Hoe moet dat nu? Jij en ik, wij staan zeer zeker schuldig, en niet aan kleine overtredingen! God is wel barmhartig, maar Hij is en blijft een eerlijk Rechter. Te zwaar zullen wij door Hem niet worden gestraft.
-----
God is niet alleen ten hoogste barmhartig, maar ook ten hoogste rechtvaardig. En Zijn gerechtigheid (zoals Hij Zich in Zijn Woord geopenbaard heeft) vereist, dat onze zonden, tegen Zijn oneindige Majesteit begaan, niet alleen met tijdelijke, maar ook met eeuwige straffen, zowel naar ziel als naar lichaam, gestraft worden; welke straffen wij niet kunnen ontgaan, tenzij aan Gods gerechtigheid genoeg geschiedt. (Dordtse Leerregels II,1)
-----
Wie zelf nooit werd geconfronteerd met zijn helwaardigheid, wie zelf nooit iets heeft ingeleefd van Gods rechtvaardige toorn, die vergeet dat Christus in de eerste plaats "stierf voor" Zijn Vader, en wel in die zin dat Hij in de eerste plaats genoegdoening verschafte aan het heilig, eisend recht van God.

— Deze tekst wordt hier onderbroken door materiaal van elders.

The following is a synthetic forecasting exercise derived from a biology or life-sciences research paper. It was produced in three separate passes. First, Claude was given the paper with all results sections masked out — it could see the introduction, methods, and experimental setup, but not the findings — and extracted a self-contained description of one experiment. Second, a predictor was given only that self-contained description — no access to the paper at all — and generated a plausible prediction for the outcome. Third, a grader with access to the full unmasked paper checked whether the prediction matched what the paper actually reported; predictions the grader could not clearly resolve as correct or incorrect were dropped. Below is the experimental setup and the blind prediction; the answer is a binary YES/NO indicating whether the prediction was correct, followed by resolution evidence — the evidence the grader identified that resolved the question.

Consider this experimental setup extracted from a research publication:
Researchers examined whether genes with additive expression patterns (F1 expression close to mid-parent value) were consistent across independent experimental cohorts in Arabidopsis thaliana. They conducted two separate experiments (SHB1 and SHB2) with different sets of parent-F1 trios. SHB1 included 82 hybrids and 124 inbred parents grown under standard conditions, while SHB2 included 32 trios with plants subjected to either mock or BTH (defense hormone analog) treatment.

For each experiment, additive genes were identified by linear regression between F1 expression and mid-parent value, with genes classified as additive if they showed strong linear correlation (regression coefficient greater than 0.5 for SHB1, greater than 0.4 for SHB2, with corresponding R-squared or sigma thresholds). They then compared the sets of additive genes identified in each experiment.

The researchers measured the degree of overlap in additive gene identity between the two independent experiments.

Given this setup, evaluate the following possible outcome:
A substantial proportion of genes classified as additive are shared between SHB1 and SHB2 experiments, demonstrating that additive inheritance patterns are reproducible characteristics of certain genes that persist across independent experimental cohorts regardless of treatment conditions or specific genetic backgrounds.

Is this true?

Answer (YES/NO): NO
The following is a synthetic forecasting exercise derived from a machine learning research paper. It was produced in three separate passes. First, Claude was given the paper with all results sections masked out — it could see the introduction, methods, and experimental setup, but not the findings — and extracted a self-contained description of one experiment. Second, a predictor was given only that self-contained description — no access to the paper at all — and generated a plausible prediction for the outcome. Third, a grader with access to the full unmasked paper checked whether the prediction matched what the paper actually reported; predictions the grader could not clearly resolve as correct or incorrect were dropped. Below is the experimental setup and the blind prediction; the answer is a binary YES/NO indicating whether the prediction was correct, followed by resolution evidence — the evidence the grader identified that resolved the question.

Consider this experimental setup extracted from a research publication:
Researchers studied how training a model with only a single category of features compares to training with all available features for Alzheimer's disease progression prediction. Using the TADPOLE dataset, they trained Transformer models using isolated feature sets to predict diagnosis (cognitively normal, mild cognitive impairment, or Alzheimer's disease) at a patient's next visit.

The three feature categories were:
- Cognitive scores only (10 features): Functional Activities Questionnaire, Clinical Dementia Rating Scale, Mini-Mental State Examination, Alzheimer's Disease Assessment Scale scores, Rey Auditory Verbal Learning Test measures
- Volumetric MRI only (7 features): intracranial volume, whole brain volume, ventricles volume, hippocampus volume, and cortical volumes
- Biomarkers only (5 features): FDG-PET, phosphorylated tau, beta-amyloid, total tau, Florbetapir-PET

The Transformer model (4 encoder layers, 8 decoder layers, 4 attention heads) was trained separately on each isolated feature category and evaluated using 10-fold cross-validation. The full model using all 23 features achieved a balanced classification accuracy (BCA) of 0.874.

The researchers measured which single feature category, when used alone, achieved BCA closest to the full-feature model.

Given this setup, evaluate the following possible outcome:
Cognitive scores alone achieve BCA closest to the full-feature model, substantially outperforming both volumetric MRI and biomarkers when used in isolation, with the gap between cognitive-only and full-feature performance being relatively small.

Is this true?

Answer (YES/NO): YES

Veel kerkmensen hebben heel oppervlakkige gedachten over God en vergeving. Ze vinden het eerder gewoon dat God vergeeft, dan dat Hij voldoening eist. Dit heeft te maken met het punt: beseffen we dat God rechtvaardig is? Als dit ons ten diepste niets doet, hoeft er ook niet te worden voldaan aan Gods rechtvaardigheid.
-----
Maar omdat wij zelf niet kunnen genoegdoen, en ons van Gods toorn bevrijden, zo heeft God uit oneindige barmhartigheid Zijn eniggeboren Zoon ons tot Borg gegeven, Die - opdat Hij voor ons zou genoegdoen - voor ons of in onze plaats, zonde en vervloeking aan het kruis geworden is. (Dordtse Leerregels II,2)
-----
Hier belijdt de gelovige: God is niet alleen rechtvaardig, maar ook barmhartig. De rechtvaardigheid van God eist betaling van mij. De barmhartigheid van God verschaft mij die betaling. Barmhartig en rechtvaardig - voor ons besef misschien niet met elkaar in overeenstemming te brengen. Maar eigenlijk is het Evangelie één grote manifestatie / betoning van deze twee glorierijke Eigenschappen van God. Was Hij niet rechtvaardig, dan zou Gods Zoon niet hebben hoeven lijden, niet hebben hoeven betalen, en dus ook geen mens hebben hoeven worden. Was God niet barmhartig, dat zou Hij Zijn lieve Zoon niet hebben overgegeven, maar Hem hebben gespaard, en van ons, misdadigers, hebben geëist dat wíj betaalden.
Maar nu is Hij rechtvaardig - dus moet er aan het vloekhout van Golgotha een slachtoffer worden gebracht. En Hij is barmhartig - dus hangt daar niet de schuldige, maar de Onschuldige, in de plaats van de schuldige. En dat is nu net het hele Evangelie.
Vragen: 1 Wat betekent het dat in het Evangelie de rechtvaardigheid van God geopenbaard wordt (Romeinen 1 vers 17)?
2 Wat betekent het Bijbelse woord gerechtigheid, wanneer het betrekking heeft op God én wanneer het betrekking heeft op mensen?
3 Wat betekent II Korinthiërs 5 vers 21 - voor jou?
4 Hoe leer je zonde kennen als schúld?